Barney Corday showed up within the hour. He was a young man, well groomed, with yellow hair and a boyish, good-natured grin. A couple of years out of college, he still had that carefree air about him that, in some instances, was a valuable asset to the Cosmos Agency. He came in wearing a gray slicker.
“Sit, down, Barney,” Cardigan said. “We’ve got a job to do that won’t go on the record.” He told him the story he had told Pat, then leaned forward on his elbows. “You’re to go to the Razzle Dazzle tonight,” he went on. “Dress up. Act like a guy on the loose. You’ll take forty one-dollar bills and one yellowback with you. Keep the yellowback on the outside of the roll and flash it.
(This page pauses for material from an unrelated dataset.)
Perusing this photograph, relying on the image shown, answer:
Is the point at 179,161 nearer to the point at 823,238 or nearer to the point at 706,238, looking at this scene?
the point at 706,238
You’re a guy with potatoes, see, and you’re out for a good time. They’ve got quite a few dames floating around there for the express purpose of entertaining solo drunks. So circulate and percolate. The idea is, you see, that you once met a sweet girl there named Josie. You can’t remember her last name, but you’d like to see her again. Pump a waiter now and then, or even a barman. They usually get a cut from a girl they steer a guy to. I don’t know who’s dead—whether it’s a girl or somebody else. You try to get the girl’s address, then go to the address and see if she’s there. If she is, clown around. If she isn’t—maybe Larry Briggs’ll have to take more headache powders.”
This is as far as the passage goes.